More concerningly, revenue is about the only thing about baseball that’s looking up. Television ratings are decreasing — over the past two decades, the World Series has lost about half of its viewers — while the average age of viewers is going up, and just 7% of MLB viewers are under the age of 18. Even before the pandemic, league-wide attendance was dropping.

How do owners respond to fewer people showing up at the games? Do they reduce prices to get more people in the gate and create new fans? No, of course not. They try to get as much money as possible out of the people who do show up.

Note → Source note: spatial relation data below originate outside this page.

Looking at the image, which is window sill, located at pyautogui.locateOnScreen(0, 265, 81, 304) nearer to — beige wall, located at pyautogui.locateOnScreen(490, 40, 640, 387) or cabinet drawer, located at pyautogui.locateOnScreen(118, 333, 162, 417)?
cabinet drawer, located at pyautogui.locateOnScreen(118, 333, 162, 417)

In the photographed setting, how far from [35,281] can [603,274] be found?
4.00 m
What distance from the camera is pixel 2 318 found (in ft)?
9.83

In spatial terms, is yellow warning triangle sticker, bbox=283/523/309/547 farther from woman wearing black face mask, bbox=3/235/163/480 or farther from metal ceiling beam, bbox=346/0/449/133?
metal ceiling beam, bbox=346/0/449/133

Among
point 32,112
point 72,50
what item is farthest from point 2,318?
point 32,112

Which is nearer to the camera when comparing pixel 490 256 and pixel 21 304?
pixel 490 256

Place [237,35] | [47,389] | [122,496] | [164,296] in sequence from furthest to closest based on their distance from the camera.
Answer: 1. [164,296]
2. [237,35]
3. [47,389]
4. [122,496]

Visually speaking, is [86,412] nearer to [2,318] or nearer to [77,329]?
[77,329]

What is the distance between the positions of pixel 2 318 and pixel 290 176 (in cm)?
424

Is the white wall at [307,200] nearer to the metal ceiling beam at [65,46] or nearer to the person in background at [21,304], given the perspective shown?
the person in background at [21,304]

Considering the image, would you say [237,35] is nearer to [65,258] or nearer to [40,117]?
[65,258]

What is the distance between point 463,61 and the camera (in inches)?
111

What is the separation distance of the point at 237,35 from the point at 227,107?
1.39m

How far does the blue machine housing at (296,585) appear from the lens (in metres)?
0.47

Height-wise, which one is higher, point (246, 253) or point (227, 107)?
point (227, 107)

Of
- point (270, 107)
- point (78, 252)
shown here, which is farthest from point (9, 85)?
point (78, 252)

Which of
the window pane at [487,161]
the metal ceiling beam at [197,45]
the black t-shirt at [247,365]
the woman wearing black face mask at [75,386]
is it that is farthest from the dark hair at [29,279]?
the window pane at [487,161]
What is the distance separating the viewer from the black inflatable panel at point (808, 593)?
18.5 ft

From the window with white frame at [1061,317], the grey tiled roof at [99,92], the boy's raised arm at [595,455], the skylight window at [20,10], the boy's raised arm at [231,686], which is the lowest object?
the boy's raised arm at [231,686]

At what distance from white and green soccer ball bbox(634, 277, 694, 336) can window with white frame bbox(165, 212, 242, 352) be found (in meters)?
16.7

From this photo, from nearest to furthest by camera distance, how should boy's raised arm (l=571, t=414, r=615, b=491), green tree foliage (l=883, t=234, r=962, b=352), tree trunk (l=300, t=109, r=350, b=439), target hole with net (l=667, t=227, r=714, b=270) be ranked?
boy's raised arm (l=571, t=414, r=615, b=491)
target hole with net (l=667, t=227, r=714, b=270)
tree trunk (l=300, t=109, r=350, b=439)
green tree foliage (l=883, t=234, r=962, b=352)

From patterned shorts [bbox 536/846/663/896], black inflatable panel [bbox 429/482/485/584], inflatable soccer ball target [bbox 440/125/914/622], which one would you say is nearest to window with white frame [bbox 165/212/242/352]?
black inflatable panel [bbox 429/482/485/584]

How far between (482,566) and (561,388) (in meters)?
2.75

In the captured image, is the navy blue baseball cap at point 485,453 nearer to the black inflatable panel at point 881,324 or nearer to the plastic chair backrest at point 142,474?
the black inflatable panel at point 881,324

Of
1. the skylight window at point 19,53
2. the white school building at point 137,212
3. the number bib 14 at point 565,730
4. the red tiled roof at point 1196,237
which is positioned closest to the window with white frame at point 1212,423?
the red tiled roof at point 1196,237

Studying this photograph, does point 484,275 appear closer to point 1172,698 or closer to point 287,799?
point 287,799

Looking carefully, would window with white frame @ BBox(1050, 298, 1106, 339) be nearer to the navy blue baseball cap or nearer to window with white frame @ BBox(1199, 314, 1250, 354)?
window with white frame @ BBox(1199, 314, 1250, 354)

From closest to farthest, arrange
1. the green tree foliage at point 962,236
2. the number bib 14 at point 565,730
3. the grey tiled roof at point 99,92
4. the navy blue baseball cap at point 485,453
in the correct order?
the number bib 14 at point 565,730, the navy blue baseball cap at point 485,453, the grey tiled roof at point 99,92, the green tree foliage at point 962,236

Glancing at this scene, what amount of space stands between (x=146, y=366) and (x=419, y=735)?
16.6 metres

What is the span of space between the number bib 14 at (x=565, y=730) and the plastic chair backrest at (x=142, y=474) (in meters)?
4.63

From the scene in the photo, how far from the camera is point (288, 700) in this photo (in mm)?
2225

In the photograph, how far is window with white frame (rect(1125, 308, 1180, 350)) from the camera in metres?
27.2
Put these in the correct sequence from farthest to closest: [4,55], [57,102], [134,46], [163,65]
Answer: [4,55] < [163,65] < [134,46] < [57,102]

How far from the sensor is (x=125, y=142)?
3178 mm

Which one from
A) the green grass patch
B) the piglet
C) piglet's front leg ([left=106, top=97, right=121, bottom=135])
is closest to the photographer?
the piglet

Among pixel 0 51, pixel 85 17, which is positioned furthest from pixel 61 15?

Therein lies the ultimate failing of the owners: They believe their job is to increase profits, when the only possible practical use of their position should be to increase fans. There are always drop-in-the-ocean tweaks and improvements bandied about to attempt to make the game more enjoyable for the viewer; indeed, some of those changes are also on the table during the current negotiations.

While speeding up play and expanding the playoffs could help, though, what the game really needs is cheaper tickets, easier access to watching games — most 10-year-olds with an interest in baseball don’t quite have the money for their own MLB.tv subscription, ya know — and (this is key) actually playing the games instead of canceling them.

The owners seem to think that they can convince the public that the loss of games this year is, somehow, the players’ fault. This is a delusion under the best of circumstances. (We know that around here; we don’t blame subpar Pirates for taking the field, we blame Bob Nutting for not hiring better players.) Since it’s plain as day that this stoppage is a result of pure, old-fashioned ownership greed, however, no fan is likely to mistake the problem as one that grew out of the clubhouse.

The owners need to show up to the next round of meetings and give the players more or less whatever they want. The loss of more games will reflect poorly on the league — and further hasten the decline of interest in baseball.

Most people, actually, won’t give much thought to whose fault this mess is. They’ll just continue watching the NFL and NBA. The owners would do well to understand that reality.